Gültekin Onan 

1. Gerçek şu ki, insanın üzerinden, daha kendisi anılmaya değer bir şey değilken, uzun zamanlardan (dehr) bir süre (hin) gelip geçti.

2. Şüphesiz biz insanı, karmaşık olan bir damla sudan yarattık. Onu deniyoruz. Bundan dolayı onu işiten ve gören yaptık.

3. Biz ona yolu gösterdik; (artık o) ya şükredici olur ya da (pek) kafir.

4. Doğrusu biz kafirlere zincirler, demir halkalar (tomruklar) ve çılgınca yanan bir ateş hazırladık.

5. Şüphesiz ki iyiler (ebrar), karışımı kafur olan bir kadehten içerler.

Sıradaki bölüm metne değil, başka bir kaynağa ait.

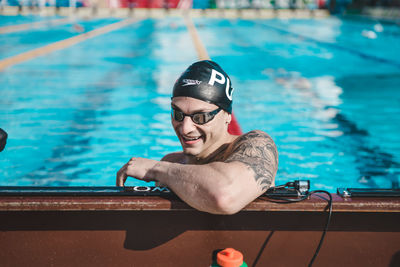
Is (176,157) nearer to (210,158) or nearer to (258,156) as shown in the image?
(210,158)

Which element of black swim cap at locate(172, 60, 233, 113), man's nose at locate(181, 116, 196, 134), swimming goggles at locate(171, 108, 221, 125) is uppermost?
black swim cap at locate(172, 60, 233, 113)

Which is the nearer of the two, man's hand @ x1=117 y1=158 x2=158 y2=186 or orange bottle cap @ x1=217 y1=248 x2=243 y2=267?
orange bottle cap @ x1=217 y1=248 x2=243 y2=267

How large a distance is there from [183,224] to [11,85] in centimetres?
773

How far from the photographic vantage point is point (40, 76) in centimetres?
935

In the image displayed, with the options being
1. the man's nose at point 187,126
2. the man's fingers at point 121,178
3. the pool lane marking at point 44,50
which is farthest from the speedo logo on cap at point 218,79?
the pool lane marking at point 44,50

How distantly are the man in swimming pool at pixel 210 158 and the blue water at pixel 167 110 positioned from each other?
9.17 feet

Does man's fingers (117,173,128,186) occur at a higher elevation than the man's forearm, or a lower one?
lower

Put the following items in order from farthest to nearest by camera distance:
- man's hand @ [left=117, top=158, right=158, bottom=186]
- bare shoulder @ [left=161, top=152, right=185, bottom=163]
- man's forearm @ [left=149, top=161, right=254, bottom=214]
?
bare shoulder @ [left=161, top=152, right=185, bottom=163]
man's hand @ [left=117, top=158, right=158, bottom=186]
man's forearm @ [left=149, top=161, right=254, bottom=214]

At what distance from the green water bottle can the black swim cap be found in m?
0.78

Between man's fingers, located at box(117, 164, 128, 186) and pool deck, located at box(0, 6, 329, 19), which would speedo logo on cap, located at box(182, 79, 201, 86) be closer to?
man's fingers, located at box(117, 164, 128, 186)

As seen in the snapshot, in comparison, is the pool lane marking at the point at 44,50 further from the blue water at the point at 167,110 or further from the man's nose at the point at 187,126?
the man's nose at the point at 187,126

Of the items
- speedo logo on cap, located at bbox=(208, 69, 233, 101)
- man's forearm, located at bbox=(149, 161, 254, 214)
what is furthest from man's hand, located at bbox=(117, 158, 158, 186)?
speedo logo on cap, located at bbox=(208, 69, 233, 101)

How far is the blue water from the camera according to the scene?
16.5 ft

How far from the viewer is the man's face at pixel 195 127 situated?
84.9 inches
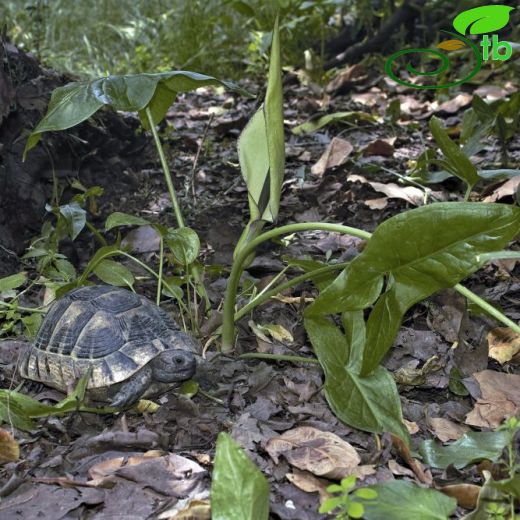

6. Tanrı’nın kullarının kendisinden içtikleri bir kaynak; onu fışkırttıkça fışkırtıp (yüfecciruneha) akıtırlar (tefciyra).

7. Adaklarını yerine getirirler ve şerri (kötülüğü) yaygın olan bir günden korkarlar.

8. Kendileri, ona duydukları sevgiye rağmen yemeği, yoksula, yetime ve esire yedirirler.

9. "Biz size, ancak Tanrı’nın yüzü (rızası) için yediriyoruz; sizden ne bir karşılık istiyoruz, ne bir teşekkür."

10. "Çünkü biz, asık suratlı, zorlu bir gün nedeniyle rabbimizden korkuyoruz."

11. Artık Tanrı, onları böyle bir günün şerrinden korumuş ve onlara parıltılı bir aydınlık ve bir sevinç vermiştir.

12. Ve sabretmeleri dolayısıyla cennetle ve ipekle ödüllendirmiştir.

13. Orada tahtlar üzerinde yaslanıp dayanmışlardır. Orada ne (yakıcı) bir güneş ve ne de dondurucu bir soğuk görürler.

14. (Meyvelerin) Gölgeleri onlara pek yakın ve devşirilmeleri kolaylaştırıldıkça kolaylaştırılmış.

15. Çevrelerinde gümüşten billur kablar, kupalar dolaştırılır.

16. Gümüşten billur kaplar ki, onları belli bir ölçüyle tesbit etmişlerdir.

17. Orada onlara bir kadeh içirilir ki, karışımı zencefildir.

18. Bir pınar ki orada ’selsebil’ olarak adlandırılır.

19. Çevrelerinde (gençlikleri ve dinçlikleri) ebedi kılınmış civanlar dolaşır durur; sen onları gördüğün zaman saçılmış birer inci sanırsın.

20. Her nereye baksan, bir nimet ve büyük bir mülk görürsün.

21. Onların üzerinde hafif ipek ve ağır işlenmiş atlastan yeşil elbiseler vardır. Gümüşten bileziklerle bezenmişlerdir. Rableri onlara tertemiz bir şarab içirmiştir.

22. Şüphesiz, bu, sizin için bir mükafaattır. Sizin çaba harcamanız şükre değer (meşkur/makbul) görülmüştür.

23. Gerçek şu ki, Kuran’ı senin üzerine ’safhalar halinde bir indirme tarzıyla (tenzil)’ indiren biziz, biz.

24. Öyleyse, rabbinin hükmüne sabır göster. Onlardan günahkar veya (çok) kafirlere itaat etme.

25. Ve sabah, akşam rabbinin adını zikret.

26. Gecenin bir bölümünde O’na secde et ve geceleyin uzun uzadıya O’nu tesbih et.

27. Gerçek şu ki bunlar, çarçabuk geçmekte olan (dünyay)ı seviyorlar. Önlerinde bulunan ağır bir günü bırakıyorlar.

28. Onları biz yarattık ve bağlarını sımsıkı bağladık. Dilediğimiz zaman da onları benzerleriyle değiştiririz.

29. Şüphesiz, bu bir öğüttür. Artık dileyen rabbine bir yol bulabilir.

30. Tanrı dilemedikçe siz dileyemezsiniz. Gerçekten Tanrı, bilendir, hüküm ve hikmet sahibidir.

31. Dilediğini kendi rahmetine sokar. Zalimlere ise, onlar için acı bir azab hazırlamıştır.